Extracted text
□ □ □
How do programs that can resume failed file transfers know where to start appending data?

For clarity's sake - the real mechanics is more complicated to give even better security - you can imagine the write-to-disk operation like this:

  • application writes bytes (1)
  • the kernel (and/or the file system IOSS) buffers them
  • once the buffer is full, it gets flushed to the file system:
    • the block is allocated (2)
    • the block is written (3)
    • the file and block information is updated (4)

If the process gets interrupted at (1), you don't get anything on the disk, the file is intact and truncated at the previous block. You sent 5000 bytes, only 4096 are on the disk, you restart transfer at offset 4096.

If at (2), nothing happens except in memory. Same as (1). If at (3), the data is written but nobody remembers about it. You sent 9000 bytes, 4096 got written, 4096 got written and lost, the rest just got lost. Transfer resumes at offset 4096.

If at (4), the data should now have been committed on disk. The next bytes in the stream may be lost. You sent 9000 bytes, 8192 get written, the rest is lost, transfer resumes at offset 8192.
□ □ □
Problem statement
Pick up the explanation above of how interrupted file transfers resume, and carry it on from its final sentence.
□ □ □
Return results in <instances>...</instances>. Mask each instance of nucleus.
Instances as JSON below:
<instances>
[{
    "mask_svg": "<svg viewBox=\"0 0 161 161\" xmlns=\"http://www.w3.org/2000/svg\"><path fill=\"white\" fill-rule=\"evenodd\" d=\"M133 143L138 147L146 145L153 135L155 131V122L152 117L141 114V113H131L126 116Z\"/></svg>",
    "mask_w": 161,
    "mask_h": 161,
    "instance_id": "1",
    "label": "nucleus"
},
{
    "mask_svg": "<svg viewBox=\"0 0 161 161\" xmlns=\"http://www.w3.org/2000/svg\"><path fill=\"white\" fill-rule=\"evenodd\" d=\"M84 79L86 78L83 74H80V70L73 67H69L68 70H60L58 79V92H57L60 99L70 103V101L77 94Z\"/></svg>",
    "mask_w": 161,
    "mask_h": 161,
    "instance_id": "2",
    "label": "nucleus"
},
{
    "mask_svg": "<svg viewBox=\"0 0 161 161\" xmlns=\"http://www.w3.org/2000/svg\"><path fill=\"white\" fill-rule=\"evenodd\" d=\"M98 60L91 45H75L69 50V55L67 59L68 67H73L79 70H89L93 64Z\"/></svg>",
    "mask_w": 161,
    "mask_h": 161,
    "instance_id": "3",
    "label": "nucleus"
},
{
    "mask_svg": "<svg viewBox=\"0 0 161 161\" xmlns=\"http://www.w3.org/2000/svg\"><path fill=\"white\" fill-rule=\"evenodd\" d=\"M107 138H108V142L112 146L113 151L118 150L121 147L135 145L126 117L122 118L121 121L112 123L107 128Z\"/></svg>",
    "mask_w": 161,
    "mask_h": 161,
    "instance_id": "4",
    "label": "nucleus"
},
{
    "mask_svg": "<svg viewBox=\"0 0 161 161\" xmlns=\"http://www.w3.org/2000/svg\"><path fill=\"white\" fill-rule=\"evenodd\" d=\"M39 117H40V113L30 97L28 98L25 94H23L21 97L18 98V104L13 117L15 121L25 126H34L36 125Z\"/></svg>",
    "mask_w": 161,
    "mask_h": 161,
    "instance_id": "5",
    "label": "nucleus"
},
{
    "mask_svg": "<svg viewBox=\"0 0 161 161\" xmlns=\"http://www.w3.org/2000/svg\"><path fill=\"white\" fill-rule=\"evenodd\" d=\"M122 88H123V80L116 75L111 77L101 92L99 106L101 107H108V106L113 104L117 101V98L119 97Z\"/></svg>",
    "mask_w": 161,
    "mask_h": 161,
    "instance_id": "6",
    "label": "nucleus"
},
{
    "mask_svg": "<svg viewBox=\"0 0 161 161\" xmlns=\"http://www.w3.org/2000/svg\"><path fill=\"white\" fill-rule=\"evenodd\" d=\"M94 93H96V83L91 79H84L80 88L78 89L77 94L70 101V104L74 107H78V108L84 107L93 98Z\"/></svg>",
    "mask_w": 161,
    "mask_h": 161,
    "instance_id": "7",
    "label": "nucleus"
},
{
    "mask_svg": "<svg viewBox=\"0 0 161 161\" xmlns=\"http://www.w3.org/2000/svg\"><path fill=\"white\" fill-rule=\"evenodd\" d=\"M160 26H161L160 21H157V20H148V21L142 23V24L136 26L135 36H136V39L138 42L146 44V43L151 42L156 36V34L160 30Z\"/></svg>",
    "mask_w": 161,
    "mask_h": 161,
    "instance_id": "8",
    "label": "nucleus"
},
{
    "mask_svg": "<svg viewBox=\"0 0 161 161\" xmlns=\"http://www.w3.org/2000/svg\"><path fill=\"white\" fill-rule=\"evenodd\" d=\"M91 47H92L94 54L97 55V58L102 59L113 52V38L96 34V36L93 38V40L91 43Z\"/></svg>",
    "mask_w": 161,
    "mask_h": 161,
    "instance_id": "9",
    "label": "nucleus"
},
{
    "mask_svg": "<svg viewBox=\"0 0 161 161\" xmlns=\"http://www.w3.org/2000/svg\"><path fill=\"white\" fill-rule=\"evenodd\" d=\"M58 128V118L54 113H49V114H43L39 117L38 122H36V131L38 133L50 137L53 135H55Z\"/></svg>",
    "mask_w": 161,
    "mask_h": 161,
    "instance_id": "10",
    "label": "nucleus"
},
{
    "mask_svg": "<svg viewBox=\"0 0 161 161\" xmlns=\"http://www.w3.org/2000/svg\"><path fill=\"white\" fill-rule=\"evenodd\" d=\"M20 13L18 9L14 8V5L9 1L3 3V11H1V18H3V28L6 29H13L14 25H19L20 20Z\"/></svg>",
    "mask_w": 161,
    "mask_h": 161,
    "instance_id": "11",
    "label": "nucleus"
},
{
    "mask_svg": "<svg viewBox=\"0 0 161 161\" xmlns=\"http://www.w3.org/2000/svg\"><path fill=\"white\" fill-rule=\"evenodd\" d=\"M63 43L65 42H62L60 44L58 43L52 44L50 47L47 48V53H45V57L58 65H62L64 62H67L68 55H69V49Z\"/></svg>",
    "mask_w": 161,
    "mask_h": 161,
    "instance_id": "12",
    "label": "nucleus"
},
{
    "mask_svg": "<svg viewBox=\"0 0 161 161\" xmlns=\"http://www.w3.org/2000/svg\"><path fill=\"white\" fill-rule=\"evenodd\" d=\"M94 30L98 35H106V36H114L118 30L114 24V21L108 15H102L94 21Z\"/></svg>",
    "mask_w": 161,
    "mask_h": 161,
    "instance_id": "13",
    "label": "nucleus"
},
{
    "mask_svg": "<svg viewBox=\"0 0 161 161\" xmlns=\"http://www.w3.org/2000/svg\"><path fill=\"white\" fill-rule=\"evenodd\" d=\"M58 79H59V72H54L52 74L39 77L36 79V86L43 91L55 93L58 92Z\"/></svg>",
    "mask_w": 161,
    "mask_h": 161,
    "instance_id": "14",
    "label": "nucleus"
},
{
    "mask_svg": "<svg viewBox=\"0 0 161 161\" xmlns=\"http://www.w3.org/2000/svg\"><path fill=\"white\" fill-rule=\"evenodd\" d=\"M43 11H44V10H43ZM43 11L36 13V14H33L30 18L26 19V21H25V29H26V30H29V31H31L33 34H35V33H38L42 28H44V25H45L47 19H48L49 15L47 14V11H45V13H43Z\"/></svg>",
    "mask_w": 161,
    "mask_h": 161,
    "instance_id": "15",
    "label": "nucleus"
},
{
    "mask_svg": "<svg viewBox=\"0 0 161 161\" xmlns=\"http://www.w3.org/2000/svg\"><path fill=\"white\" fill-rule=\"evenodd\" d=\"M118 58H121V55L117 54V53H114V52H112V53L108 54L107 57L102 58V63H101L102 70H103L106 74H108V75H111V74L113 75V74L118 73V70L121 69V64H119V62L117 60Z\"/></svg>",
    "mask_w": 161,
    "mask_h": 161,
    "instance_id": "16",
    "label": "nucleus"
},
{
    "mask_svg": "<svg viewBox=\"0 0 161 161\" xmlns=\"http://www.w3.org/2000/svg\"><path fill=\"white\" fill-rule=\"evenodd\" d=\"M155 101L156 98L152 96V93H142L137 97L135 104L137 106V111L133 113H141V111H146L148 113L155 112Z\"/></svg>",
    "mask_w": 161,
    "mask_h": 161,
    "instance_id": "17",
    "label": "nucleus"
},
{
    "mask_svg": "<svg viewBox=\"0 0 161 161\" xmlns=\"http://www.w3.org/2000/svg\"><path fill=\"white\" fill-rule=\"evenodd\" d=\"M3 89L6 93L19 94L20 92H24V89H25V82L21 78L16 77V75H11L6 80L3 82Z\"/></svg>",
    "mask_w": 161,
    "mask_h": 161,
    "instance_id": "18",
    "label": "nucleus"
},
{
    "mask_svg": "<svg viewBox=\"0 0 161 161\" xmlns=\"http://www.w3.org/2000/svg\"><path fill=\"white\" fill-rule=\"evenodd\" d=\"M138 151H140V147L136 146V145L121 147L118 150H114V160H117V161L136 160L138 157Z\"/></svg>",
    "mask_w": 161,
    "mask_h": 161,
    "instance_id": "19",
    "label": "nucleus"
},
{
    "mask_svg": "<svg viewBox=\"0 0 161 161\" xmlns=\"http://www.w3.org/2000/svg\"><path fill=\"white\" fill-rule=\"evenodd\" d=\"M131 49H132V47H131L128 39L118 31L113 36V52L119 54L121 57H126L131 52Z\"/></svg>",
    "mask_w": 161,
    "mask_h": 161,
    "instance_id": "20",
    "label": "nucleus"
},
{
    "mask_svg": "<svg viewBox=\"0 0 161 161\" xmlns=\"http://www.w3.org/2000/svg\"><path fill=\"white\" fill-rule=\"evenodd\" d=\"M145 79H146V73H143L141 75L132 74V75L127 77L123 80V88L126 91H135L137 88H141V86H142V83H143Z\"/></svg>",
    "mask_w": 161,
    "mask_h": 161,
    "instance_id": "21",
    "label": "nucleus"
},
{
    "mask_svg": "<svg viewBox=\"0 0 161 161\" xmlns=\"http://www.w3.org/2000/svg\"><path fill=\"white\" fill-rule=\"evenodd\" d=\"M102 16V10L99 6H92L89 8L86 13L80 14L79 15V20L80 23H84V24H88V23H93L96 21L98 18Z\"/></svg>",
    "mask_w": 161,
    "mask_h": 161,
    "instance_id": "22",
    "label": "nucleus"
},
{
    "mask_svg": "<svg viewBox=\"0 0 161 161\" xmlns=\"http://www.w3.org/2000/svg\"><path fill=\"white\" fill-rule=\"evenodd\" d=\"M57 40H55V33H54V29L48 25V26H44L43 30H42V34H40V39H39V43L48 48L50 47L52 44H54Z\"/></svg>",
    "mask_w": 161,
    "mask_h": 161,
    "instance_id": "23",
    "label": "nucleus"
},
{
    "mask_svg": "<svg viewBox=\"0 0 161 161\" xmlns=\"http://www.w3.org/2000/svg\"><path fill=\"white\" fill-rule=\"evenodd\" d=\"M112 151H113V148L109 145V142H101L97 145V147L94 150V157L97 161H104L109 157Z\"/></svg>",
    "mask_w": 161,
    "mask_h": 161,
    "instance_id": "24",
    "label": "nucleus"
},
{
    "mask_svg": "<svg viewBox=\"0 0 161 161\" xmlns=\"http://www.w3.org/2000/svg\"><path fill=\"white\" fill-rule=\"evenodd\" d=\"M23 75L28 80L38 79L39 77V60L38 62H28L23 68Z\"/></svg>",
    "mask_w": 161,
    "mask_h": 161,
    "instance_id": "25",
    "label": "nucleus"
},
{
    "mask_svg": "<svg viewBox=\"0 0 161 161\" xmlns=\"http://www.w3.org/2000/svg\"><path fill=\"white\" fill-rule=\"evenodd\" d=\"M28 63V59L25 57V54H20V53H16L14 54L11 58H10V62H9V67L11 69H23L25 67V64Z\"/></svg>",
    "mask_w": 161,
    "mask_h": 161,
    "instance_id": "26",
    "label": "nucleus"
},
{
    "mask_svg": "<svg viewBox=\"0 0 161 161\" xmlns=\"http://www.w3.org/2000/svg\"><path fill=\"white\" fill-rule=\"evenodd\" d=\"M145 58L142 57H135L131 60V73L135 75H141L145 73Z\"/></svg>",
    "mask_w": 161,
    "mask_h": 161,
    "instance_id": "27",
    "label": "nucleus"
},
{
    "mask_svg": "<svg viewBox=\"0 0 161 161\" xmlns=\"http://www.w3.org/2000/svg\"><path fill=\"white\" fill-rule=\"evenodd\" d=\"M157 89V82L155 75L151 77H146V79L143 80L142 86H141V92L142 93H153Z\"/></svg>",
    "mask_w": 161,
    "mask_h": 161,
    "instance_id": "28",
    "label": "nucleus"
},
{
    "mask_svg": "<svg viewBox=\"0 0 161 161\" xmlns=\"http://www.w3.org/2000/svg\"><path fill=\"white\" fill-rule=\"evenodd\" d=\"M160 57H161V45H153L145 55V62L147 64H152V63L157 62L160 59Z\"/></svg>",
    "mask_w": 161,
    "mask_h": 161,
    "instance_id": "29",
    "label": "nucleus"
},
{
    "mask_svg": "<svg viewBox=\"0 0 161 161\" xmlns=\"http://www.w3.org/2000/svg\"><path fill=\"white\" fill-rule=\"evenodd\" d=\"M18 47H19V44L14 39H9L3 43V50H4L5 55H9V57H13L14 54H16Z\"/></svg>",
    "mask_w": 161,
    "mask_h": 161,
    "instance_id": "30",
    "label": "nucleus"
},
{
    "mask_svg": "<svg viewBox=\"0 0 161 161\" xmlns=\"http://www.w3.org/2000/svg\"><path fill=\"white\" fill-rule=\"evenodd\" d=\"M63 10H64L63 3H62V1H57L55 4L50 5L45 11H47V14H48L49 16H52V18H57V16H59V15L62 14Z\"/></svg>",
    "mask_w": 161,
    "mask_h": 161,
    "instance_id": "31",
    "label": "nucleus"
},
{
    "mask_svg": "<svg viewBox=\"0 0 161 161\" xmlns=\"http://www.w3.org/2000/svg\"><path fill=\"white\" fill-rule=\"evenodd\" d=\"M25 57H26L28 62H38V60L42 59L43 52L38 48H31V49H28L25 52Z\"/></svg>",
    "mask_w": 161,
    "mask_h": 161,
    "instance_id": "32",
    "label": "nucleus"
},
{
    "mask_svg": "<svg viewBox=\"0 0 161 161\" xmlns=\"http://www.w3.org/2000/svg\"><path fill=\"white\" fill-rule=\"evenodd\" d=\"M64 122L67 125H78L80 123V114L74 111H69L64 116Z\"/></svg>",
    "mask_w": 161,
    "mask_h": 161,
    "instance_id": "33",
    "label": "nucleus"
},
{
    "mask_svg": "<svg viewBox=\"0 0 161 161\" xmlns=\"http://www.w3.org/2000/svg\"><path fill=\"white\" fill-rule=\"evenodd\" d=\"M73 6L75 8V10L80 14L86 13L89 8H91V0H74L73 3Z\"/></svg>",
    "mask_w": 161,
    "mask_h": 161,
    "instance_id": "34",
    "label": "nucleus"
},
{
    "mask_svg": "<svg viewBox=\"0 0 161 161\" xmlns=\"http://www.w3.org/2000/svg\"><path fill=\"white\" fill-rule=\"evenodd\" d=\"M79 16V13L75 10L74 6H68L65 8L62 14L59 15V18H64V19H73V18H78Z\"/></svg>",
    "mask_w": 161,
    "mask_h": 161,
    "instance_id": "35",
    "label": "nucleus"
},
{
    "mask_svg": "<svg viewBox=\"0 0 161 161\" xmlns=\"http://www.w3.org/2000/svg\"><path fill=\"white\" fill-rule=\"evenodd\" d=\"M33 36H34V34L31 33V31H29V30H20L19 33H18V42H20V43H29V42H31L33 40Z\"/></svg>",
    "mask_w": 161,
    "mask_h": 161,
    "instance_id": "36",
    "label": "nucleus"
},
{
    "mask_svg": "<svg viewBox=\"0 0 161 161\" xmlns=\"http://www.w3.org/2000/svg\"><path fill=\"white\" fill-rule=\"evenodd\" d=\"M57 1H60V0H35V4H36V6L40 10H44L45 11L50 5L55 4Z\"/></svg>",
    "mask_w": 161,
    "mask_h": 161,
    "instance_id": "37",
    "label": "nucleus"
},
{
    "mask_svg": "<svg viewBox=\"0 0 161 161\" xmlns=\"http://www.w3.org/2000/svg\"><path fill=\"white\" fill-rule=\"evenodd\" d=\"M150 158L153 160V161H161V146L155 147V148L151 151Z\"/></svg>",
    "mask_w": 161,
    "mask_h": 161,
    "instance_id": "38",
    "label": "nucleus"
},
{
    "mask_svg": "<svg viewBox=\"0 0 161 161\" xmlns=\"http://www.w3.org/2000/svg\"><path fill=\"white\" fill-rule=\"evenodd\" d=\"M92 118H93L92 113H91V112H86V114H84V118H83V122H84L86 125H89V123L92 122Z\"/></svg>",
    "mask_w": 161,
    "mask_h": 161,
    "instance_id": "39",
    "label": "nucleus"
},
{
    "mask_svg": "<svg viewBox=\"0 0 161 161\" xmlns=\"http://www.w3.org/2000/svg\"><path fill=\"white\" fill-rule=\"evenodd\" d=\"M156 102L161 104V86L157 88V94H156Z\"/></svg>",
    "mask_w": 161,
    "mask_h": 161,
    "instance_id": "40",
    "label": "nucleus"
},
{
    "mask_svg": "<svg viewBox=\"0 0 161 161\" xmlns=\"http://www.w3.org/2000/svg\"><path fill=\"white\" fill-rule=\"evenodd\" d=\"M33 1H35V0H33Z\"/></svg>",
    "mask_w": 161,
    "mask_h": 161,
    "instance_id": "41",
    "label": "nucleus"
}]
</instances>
□ □ □
Answer to this problem
This is a simplified take. For example, each "logical" write in stages 3-4 is not "atomic", but gives rise to another sequence (let's number it #5) whereby the block, subdivided into sub-blocks suitable for the destination device (e.g. hard disk) is sent to the device's host controller, which also has a caching mechanism, and finally stored on the magnetic platter. This sub-sequence is not always completely under the system's control, so having sent data to the hard disk is not a guarantee that it has been actually written and will be readable back.

Several file systems implement journaling, to make sure that the most vulnerable point, (4), is not actually vulnerable, by writing meta-data in, you guessed it, transactions that will work consistently whatever happens in stage (5).

If the system gets reset in the middle of a transaction, it can resume its way to the nearest intact checkpoint. Data written is still lost, same as case (1), but resumption will take care of that. No information actually gets lost.


Note: I have not looked at the sources of rsync or any other file transfer utility.

It is trivial to write a C program that jumps the the end of a file and gets the position of that location in bytes.

Both operations is done with a single call to the standard C library function lseek() (lseek(fd, 0, SEEK_END) returns the length of the file opened for file descriptor fd, measured in bytes).

Once that is done for the target file, a similar call to lseek() may be done on the source file to jump to the appropriate position: lseek(fd, pos, SEEK_SET). The transfer may then continue at that point, assuming the earlier portion of the source file has been identified as unchanged (different utilities may do this in different ways).

A file may be fragmented on the disk, but the filesystem will ensure that an application perceives the file as a sequential sequence of bytes.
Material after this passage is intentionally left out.